A machine-rendered reading of the paper's core claim, the machinery that carries it, and where it could break.
Core claim
A Model Predictive Control formulation that incorporates a Control Barrier Function as its terminal constraint is proven to enhance feasibility and expand reachable sets as the prediction horizon lengthens. The constructive proofs enable warm-starting of the nonlinear program, substantially lowering solve times. In simulations, this reduces the number of infeasible points by factors of 1.7 to 2.7 and permits tracking of trajectories lying inside the CBF-defined unsafe region.
What carries the argument
The terminal Control Barrier Function constraint placed at the end of the MPC prediction horizon, which enforces safety and supports recursive feasibility without additional tuning.
If this is right
- Feasibility of the MPC problem increases with longer prediction horizons.
- The set of safe reachable states grows, allowing operation closer to the safety boundary.
- Computational burden decreases through warm-starting of the optimization solver.
- The closed-loop system can follow reference trajectories that would otherwise be blocked by conservative constraints.
Where Pith is reading between the lines
- Applying this terminal constraint approach to higher-dimensional or uncertain systems could yield similar gains in performance.
- Combining it with online CBF adaptation might further minimize conservatism in real-time settings.
- Testing on physical hardware would confirm whether the numerical improvements translate to practical safety-critical applications.
Load-bearing premise
That a given Control Barrier Function can be imposed directly as the terminal constraint while maintaining recursive feasibility and safety guarantees without introducing new sources of conservatism.
What would settle it
A numerical example or system where extending the prediction horizon in this MPC-CBF setup either fails to increase the feasible region or reduces the reachable set size.
read the original abstract
Optimal control for safety-critical systems is often dependent on the conservativeness of constraints. Control Barrier Functions (CBFs) serve as a medium to represent such constraints, but constructing a minimally conservative CBF is a computationally intractable problem. Therefore, approaches that can guarantee safety while reducing conservatism will help improve the optimality of the system under consideration. Here, we present a Model Predictive Control (MPC) formulation using CBF as a terminal constraint, which is proven to improve feasibility and reachable sets with increasing prediction horizon. The constructive nature of the proofs allows for warm-starting the nonlinear optimization problem, thereby reducing the computational time substantially. Simulations are set up for a simple nonholonomic system to numerically validate the results, and it is observed that the number of infeasible points decreased by a factor of 1.7 to 2.7. The increase in reachable state space was demonstrated by the ability of the system to track trajectories that are entirely inside the unsafe region of the control barrier function.
Editorial analysis
A structured set of objections, weighed in public.
Referee Report
Summary. The manuscript proposes a Model Predictive Control (MPC) formulation that imposes a Control Barrier Function (CBF) as a terminal constraint, termed Maximal Controlled Invariant-MPC. It claims constructive proofs that feasibility and the size of the reachable set both improve with increasing prediction horizon, that the proofs enable warm-starting of the nonlinear program, and that numerical experiments on a nonholonomic system show a 1.7-2.7 factor reduction in infeasible points together with the ability to track trajectories lying inside the unsafe region of the CBF.
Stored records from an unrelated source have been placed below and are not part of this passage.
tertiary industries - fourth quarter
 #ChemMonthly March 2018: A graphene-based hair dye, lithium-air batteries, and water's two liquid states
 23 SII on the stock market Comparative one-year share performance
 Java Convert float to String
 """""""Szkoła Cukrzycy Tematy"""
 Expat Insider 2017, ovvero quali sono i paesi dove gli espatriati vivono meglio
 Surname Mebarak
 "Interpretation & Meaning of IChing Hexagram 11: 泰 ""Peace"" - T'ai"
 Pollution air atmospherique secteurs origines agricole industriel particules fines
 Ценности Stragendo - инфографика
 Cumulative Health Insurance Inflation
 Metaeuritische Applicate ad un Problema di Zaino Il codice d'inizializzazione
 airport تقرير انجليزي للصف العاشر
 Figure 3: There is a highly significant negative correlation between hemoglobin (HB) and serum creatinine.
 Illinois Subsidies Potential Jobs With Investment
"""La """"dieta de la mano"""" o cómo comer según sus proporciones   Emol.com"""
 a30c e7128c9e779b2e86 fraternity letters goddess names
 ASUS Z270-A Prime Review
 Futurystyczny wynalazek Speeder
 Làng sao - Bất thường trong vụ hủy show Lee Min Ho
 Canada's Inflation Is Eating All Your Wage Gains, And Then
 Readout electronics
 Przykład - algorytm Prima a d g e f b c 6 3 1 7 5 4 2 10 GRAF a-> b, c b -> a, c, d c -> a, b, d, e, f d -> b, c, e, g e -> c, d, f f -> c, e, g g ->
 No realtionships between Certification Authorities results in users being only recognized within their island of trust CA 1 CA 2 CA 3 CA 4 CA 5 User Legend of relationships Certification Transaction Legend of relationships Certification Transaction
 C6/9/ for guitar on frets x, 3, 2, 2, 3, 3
Significance. If the terminal-CBF construction is shown to be controlled-invariant under the MPC policy and to preserve recursive feasibility without hidden conservatism, the approach would meaningfully reduce the conservatism that typically accompanies CBF-based safety filters in MPC. The constructive character of the proofs and the resulting warm-start capability are practical strengths that could aid real-time deployment in safety-critical systems.
major comments (1)
- [Abstract] The abstract asserts that the formulation is 'proven to improve feasibility and reachable sets with increasing prediction horizon' and that the proofs are constructive, yet the provided text supplies neither the statement of assumptions on the CBF or dynamics nor the key derivation steps establishing controlled invariance of the terminal set. This is load-bearing for the central claim.
minor comments (2)
- [Simulations] The numerical validation reports a factor reduction in infeasible points but does not include error bars, multiple random seeds, or direct baseline comparisons against standard CBF-MPC without the terminal constraint; adding these would strengthen the empirical support.
- [Notation and Preliminaries] Notation for the terminal CBF constraint and the warm-start procedure should be introduced with explicit definitions and cross-references to the relevant equations in the main text.
Simulated Author's Rebuttal
We thank the referee for their thorough review and valuable feedback on our manuscript. We have addressed the major comment point by point below, with revisions to enhance clarity and transparency regarding the central claims.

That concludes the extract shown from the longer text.